======== Dataset entries ========

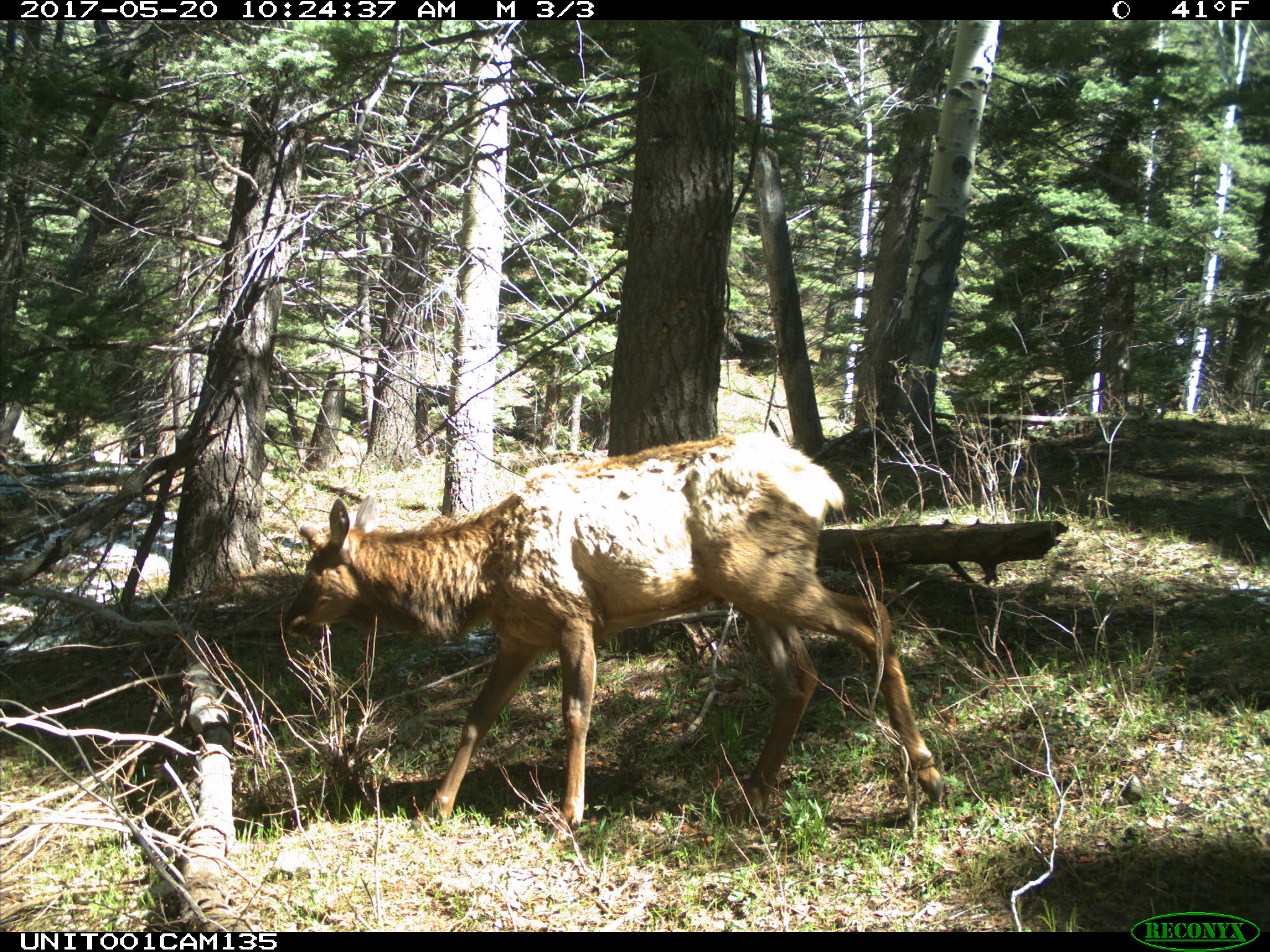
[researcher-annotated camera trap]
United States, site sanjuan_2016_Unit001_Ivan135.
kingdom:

========
======== Dataset entries ========

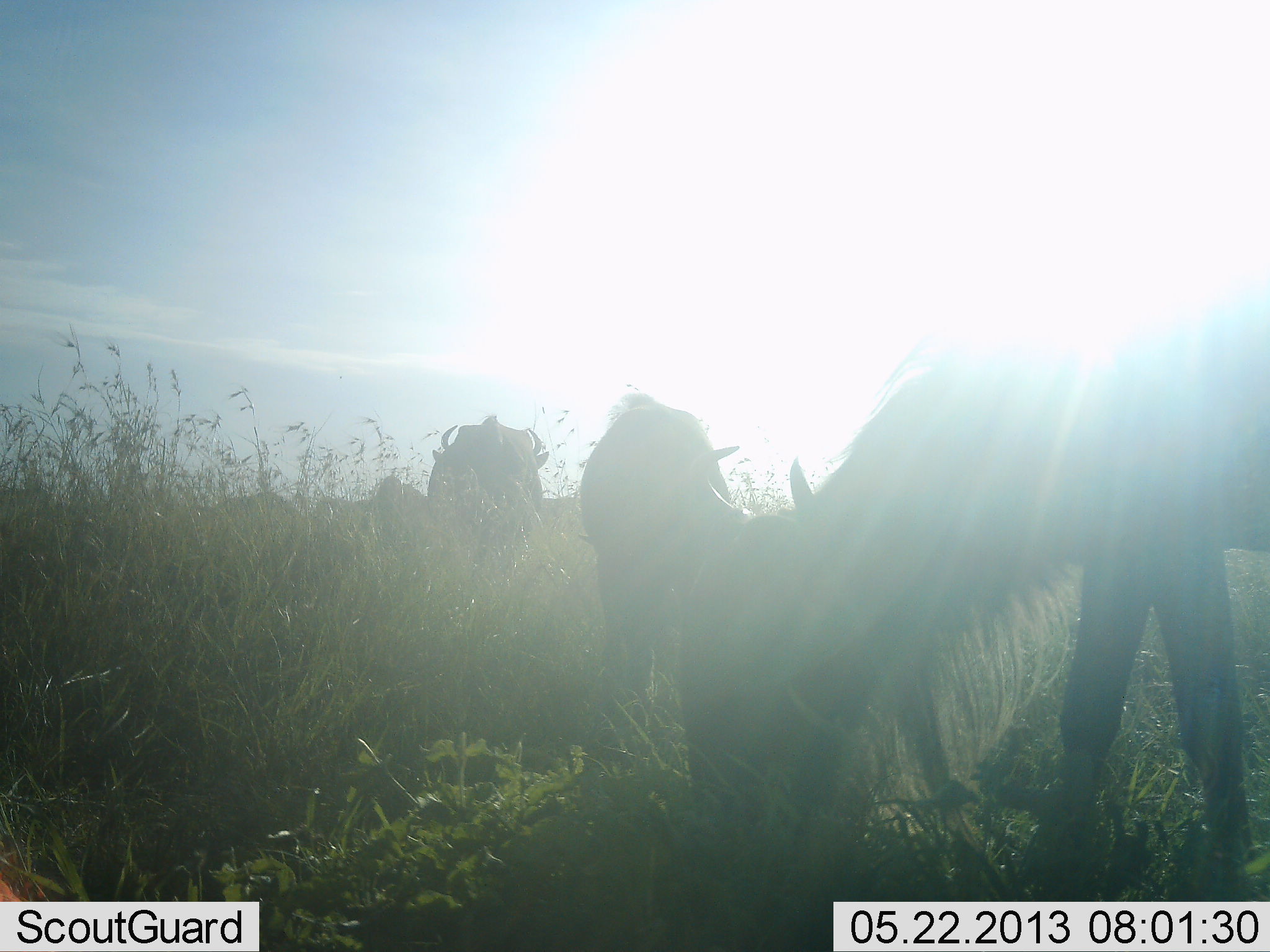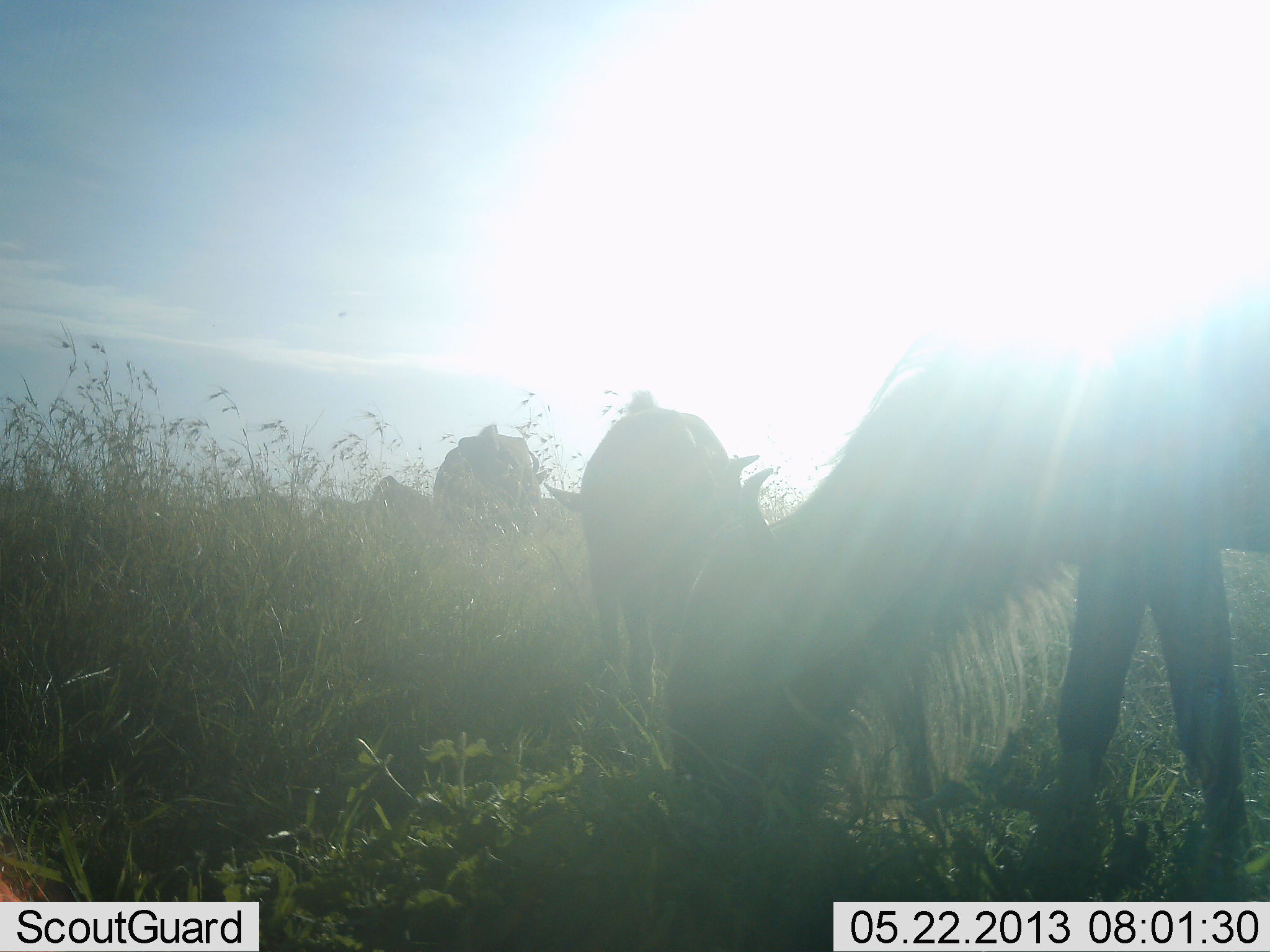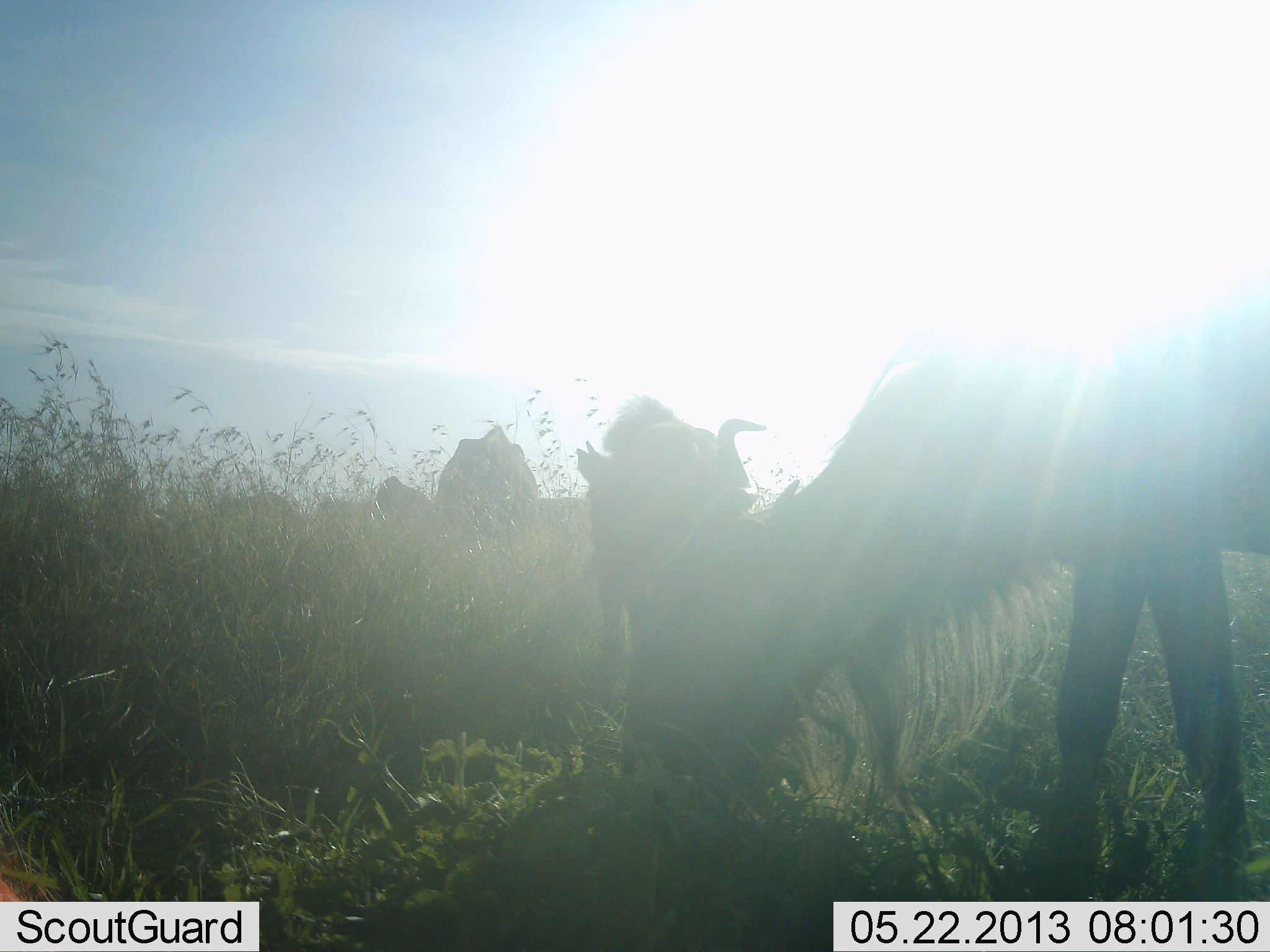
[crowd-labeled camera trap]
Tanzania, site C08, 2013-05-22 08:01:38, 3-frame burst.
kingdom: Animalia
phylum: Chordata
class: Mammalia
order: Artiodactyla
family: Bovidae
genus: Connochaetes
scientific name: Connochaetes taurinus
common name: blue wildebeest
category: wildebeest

========

- _What to produce_
Wherever the line holding "phylum: Chordata" falls in the entries above, copy exactly from it through the line holding "category: wildebeest", inclusive, and add nothing.

- _Result of the task_
phylum: Chordata
class: Mammalia
order: Artiodactyla
family: Bovidae
genus: Connochaetes
scientific name: Connochaetes taurinus
common name: blue wildebeest
category: wildebeest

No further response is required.